The Vietnam War is considered to have begun in the early 1960s, but like all wars, there was a series of events leading up to the Vietnam War that preceded American troops entering a prolonged armed conflict with the Vietnamese (Bailey & Farber 34). American involvement in the war occurred as an extension of the U.S.’s support of France in its attempt to reestablish control of its former colony after Vietnam declared independence in 1945 (Bailey & Farber 34). The U.S. had provided France with monetary and military support, as it wanted to maintain friendly relations with France and call upon it as an ally in the fight against Communism in the Soviet Union (Bailey & Farber 34).
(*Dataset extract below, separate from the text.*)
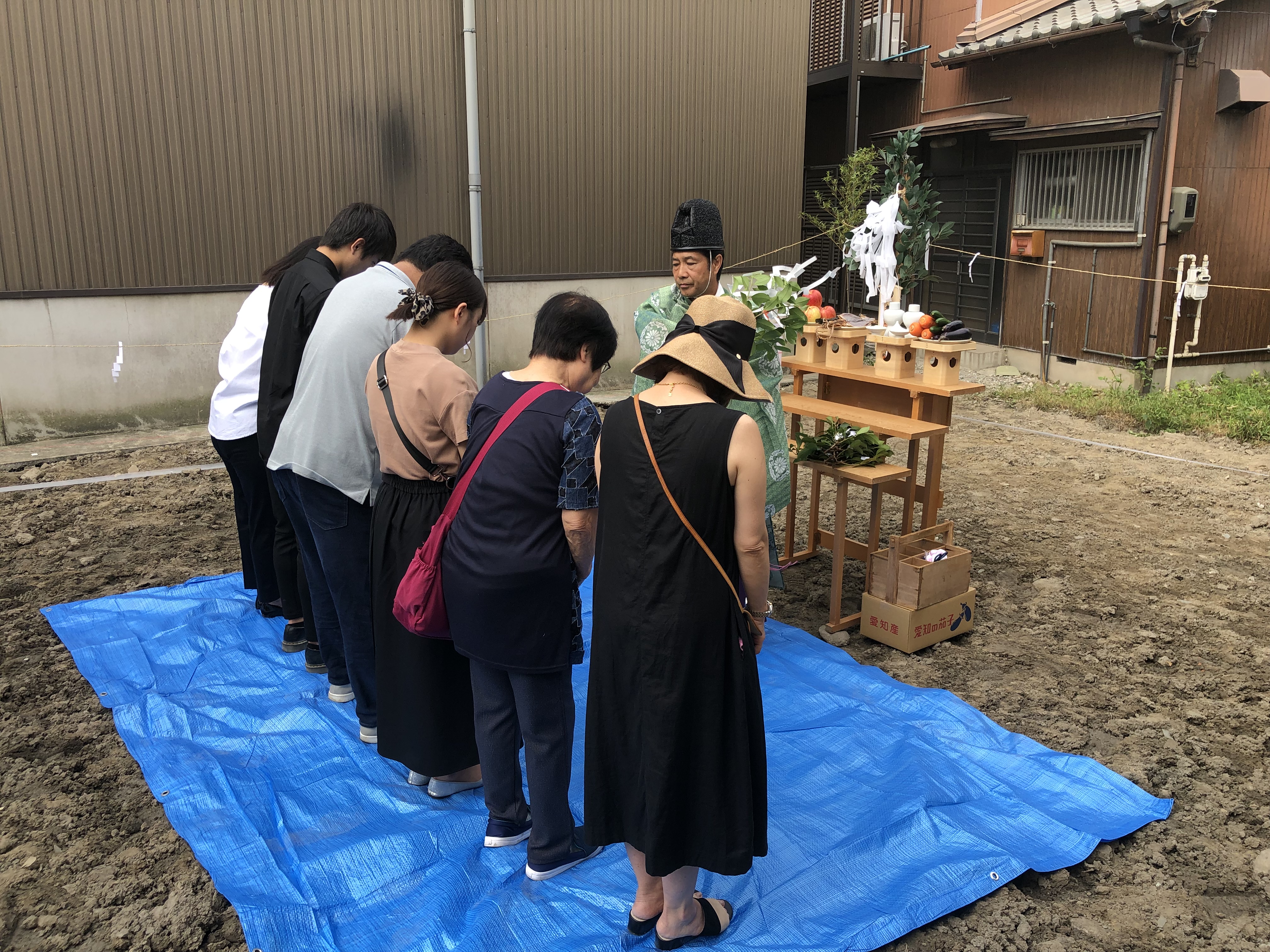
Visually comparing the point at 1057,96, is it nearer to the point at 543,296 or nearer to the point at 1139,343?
the point at 1139,343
The U.S. also ideologically opposed the growing Communist movement in Vietnam and it was this factor that motivated President Johnson to initiate a military offensive against Vietnam in 1964, effectively declaring the U.S.’s own war against Vietnam (Bailey & Farber 38). The Vietnam War continued to escalate through the 1960s and is one of the most important events in the history of that decade. The events that had the most impact on the development of the Vietnam War are the Antiwar Movement, the Tet Offensive, and the withdrawal of U.S. troops from Vietnam that resulted in the fall of Saigon. When the war finally reached its end in 1973, however, it did not signal that conflicts had been resolved abroad or at home, and the country was demoralized and divided.
The Antiwar Movement was one of the earliest, most persistent, and most significant influences on the trajectory of the Vietnam War and is one of the most recognizable revolutionary movements in the United States. Initially, most Americans approved of the war, but their support waned quickly and dramatically. By 1967, as the war was reaching one of its most intense and controversial phases, “an increasing number of Americans had begun to question and even actively oppose the war" (Bailey & Farber 40). The Antiwar Movement was unique in that it united a diverse group of people for the same cause, among them, leftist college students, pacifists and peace activists, and people who feared the draft and opposed the institutionalized racism of the war and its policies. Antiwar advocates organized and actively participated in events intended to convey their opposition to the war directly to the government officials who supported and perpetuated the war.
Antiwar efforts included protesting in front of the White House and in the streets of the nation’s capitol. President Johnson and later, President Nixon, ordered the FBI and CIA to stop the protests and to investigate antiwar adherents, but the swell of opposition could not be contained (Mann 671). The largest antiwar movement in U.S. history, the individuals who comprised this important part of history were so effective because of their sheer numbers, but also because of the diversity of their techniques (Small & Hoover xv). The purpose of the protest and civil resistance, mostly through non-violent protest and civil disobedience which are activities to directly oppose the war, educate other Americans about the history of the U.S. in Southeast Asia, to oppose the draft, and to advocate for the Vietnamese people’s self-determination with respect to their own political and social future by asking the President to negotiate a peaceful withdrawal from the region (Bailey & Farber 41).